Strengths of the current study are the number of included patients and the comparison with histopathology as reference standard. Furthermore, patients were includedin a high-volume, dedicated multicentre prostate cancer network with a prospectively maintained database and analysed by nuclear medicine physicians with ample experience in PSMA PET reading according to E-PSMA guidelines [14]. The mix of different tracers, protocols and PET/CT systems reflects variations among clinical practices and increases generalizability of our results. Next to the strength of this analysis, it is also one of the limitations of our study. As we have used real-world data with different PSMA tracers, PET/CT systems and protocols this may have influenced the outcomes. However, PET/CT systems, protocols and image reconstructions adhered to EARL standards and EANM guidelines [10‐12, 16], keeping data heterogeneity within boundaries. Other limitations include the retrospective character of this study, the observation that only a subset of 100 PSMA PET-scans were re-assessed and dually assessed which may have led to larger confidence intervals in the reported observer agreement rates, and the fact that a small proportion (3.5%) of patients were excluded because of a PSMA negative primary tumour, as it is yet unknown whether this apparent absence of PSMA expression is related to imaging technical factors or whether it is due to tumour-associated factors. Differences in the case-mix offered to the nuclear medicine physicians may have influenced the interobserver agreement rates.

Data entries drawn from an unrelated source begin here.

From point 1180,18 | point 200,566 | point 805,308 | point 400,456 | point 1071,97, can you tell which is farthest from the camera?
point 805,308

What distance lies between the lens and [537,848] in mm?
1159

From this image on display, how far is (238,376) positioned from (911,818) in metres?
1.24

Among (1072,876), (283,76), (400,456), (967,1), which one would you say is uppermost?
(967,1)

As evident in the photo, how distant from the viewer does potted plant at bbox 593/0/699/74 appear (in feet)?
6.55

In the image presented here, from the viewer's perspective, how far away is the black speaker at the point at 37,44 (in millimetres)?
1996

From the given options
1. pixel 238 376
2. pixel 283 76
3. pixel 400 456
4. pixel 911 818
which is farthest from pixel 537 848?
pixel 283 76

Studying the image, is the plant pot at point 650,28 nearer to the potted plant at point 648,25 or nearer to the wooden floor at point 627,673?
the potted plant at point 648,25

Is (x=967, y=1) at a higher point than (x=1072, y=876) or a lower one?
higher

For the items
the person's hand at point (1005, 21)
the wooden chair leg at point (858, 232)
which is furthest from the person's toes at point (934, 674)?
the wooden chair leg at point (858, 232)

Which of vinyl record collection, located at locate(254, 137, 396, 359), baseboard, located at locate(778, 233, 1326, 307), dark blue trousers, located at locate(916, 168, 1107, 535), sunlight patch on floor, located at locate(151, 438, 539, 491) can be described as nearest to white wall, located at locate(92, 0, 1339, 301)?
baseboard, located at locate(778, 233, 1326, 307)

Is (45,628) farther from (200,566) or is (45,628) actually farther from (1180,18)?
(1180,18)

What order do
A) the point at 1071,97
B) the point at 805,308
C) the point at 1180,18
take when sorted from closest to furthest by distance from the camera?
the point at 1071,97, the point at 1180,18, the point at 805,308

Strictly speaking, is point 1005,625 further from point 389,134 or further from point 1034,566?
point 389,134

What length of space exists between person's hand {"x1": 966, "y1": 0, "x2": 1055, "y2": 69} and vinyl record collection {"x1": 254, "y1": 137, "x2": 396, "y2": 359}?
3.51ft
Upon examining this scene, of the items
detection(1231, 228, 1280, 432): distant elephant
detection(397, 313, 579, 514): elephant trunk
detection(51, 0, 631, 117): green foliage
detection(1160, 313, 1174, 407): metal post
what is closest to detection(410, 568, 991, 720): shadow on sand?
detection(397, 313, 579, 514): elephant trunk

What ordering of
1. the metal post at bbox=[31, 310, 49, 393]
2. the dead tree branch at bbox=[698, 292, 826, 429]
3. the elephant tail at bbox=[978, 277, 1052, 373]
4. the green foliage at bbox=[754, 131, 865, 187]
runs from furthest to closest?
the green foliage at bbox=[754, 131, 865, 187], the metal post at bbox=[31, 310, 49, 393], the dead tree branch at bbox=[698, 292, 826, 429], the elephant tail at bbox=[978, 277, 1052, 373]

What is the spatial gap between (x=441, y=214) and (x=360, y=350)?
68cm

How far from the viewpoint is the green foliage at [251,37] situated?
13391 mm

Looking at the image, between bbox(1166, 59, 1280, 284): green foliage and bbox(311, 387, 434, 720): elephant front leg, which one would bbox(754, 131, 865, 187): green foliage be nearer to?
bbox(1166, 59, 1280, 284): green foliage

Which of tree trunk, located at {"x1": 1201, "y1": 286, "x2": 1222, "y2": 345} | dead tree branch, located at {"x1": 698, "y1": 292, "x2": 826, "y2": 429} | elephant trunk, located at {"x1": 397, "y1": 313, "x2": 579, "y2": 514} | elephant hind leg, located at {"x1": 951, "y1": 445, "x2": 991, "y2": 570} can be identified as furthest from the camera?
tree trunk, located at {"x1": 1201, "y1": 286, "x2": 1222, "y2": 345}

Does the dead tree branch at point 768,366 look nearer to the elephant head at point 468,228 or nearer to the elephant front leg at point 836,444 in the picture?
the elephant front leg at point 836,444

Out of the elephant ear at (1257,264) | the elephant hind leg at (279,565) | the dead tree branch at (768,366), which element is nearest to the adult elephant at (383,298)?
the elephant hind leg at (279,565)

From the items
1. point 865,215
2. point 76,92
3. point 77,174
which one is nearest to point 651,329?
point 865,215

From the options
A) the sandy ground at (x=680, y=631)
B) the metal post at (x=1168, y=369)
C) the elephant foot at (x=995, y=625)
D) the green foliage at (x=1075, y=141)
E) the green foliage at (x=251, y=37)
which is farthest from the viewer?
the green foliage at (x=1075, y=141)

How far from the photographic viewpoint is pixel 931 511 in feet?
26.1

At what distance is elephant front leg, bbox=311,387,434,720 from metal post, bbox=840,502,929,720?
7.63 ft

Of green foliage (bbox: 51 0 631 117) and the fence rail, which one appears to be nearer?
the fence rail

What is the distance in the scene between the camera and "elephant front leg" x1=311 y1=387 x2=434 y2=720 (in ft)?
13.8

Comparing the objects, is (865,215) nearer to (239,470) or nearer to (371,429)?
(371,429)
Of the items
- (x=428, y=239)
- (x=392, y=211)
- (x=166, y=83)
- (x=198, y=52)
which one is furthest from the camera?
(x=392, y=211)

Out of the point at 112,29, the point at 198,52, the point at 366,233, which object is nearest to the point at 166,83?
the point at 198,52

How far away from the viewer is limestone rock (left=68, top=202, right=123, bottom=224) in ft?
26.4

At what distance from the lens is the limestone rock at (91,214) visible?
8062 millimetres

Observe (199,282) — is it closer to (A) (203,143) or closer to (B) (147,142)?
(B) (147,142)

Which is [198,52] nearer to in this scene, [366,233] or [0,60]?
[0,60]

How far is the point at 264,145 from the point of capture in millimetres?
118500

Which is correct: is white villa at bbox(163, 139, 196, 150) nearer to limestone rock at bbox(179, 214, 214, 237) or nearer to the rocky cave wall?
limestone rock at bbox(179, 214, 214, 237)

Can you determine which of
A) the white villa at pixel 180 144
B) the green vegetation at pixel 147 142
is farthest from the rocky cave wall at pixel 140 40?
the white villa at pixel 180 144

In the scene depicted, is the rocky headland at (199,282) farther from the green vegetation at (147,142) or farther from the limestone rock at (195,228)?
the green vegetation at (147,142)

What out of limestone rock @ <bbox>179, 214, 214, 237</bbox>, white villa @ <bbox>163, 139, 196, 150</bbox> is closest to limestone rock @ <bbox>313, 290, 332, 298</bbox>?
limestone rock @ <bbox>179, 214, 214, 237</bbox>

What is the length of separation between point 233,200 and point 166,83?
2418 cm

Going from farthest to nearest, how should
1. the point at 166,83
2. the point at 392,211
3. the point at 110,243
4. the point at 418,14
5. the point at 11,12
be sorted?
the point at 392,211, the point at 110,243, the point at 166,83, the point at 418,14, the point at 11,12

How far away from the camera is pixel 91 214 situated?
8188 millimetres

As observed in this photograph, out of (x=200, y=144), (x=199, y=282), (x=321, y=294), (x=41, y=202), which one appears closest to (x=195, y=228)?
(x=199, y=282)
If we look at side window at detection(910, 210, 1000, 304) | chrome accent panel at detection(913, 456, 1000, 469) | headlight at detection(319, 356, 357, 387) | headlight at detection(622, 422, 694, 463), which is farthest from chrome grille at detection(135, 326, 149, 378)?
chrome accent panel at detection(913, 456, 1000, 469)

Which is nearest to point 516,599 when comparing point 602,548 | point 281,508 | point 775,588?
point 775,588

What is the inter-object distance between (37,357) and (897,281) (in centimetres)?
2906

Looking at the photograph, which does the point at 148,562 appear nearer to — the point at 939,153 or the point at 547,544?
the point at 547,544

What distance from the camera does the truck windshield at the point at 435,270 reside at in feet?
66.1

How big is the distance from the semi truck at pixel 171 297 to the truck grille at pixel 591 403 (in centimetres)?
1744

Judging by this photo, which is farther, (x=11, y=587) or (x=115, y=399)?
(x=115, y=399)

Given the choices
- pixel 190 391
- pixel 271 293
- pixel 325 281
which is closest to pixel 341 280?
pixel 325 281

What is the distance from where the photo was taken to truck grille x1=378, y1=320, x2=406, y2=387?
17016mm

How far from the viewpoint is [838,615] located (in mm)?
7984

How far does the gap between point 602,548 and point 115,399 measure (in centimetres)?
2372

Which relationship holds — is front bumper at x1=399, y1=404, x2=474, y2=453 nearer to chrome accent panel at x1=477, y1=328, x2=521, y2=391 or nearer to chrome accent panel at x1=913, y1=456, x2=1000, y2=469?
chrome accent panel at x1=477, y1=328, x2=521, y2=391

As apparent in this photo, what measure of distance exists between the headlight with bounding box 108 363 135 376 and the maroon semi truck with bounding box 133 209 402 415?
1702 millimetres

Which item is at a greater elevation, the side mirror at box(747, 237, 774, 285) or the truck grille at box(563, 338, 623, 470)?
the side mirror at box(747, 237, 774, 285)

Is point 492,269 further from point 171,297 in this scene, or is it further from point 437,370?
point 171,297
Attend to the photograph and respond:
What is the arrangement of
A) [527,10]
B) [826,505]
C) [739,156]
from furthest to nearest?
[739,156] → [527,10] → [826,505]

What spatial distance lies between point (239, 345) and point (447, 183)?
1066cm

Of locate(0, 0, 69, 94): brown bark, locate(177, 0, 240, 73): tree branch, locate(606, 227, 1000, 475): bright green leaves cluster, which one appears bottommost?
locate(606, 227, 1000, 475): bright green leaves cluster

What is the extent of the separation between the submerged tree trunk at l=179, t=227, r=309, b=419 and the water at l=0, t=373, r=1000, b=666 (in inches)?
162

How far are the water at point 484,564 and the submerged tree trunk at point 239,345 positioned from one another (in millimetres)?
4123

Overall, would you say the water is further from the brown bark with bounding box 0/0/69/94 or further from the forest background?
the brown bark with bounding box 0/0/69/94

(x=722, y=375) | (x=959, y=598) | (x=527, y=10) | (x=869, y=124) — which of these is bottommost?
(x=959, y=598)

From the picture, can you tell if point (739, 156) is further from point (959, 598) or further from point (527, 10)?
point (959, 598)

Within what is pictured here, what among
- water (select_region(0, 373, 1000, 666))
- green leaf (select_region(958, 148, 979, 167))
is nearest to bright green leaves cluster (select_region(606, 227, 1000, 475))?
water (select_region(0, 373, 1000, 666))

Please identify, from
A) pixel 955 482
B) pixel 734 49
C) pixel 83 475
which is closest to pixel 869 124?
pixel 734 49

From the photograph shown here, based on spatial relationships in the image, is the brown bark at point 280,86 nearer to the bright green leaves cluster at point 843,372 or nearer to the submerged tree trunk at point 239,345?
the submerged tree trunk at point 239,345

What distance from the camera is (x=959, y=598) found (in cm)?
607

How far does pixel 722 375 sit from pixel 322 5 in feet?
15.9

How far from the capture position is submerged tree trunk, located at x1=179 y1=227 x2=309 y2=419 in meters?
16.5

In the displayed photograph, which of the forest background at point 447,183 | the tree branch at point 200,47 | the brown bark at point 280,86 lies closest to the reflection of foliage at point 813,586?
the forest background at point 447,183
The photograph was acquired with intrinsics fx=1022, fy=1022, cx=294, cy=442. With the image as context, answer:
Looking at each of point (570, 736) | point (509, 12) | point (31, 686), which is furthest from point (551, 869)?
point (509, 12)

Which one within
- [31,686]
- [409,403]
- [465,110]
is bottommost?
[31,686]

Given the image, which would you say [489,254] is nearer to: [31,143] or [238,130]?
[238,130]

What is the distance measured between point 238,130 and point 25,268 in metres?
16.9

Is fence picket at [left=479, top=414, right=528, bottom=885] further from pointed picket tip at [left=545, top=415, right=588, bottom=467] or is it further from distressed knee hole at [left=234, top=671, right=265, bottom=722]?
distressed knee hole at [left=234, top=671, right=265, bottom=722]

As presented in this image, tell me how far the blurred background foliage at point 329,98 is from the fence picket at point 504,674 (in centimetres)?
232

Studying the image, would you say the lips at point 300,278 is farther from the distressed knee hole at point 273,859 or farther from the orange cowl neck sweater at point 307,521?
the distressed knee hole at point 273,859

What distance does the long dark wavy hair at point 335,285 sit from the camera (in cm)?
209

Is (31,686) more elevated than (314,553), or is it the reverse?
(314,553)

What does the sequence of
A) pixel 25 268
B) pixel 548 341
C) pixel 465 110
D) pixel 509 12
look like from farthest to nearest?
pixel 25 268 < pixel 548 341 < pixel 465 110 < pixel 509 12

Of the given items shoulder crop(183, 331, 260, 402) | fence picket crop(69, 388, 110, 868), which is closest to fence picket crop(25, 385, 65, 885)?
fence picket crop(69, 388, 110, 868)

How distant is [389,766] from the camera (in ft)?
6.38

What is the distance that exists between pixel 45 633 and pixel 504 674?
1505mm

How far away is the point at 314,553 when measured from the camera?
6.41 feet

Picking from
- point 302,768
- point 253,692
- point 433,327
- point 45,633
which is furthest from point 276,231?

Addition of PSMA PET/CT based local tumour staging might contribute to the existing nomograms for the prediction of locally advanced disease in the radical prostatectomy specimen (i.e., pT-stage disease). Further research may be aimed at improving qualitative interpretation criteria as well as possible addition of quantitative parameters which may improve diagnostic accuracy and interobserver agreement rates.

In a large, multicentre study evaluating 600 patients with newly diagnosed with intermediate and high-risk prostate cancer, we showed that PSMA PET/CT may have a valuable role in local tumour staging when pathological tumour stage in the radical prostatectomy specimen was used as the reference standard. The interobserver and intra-observer variability of tumour extent on PSMA PET/CT was moderate to substantial.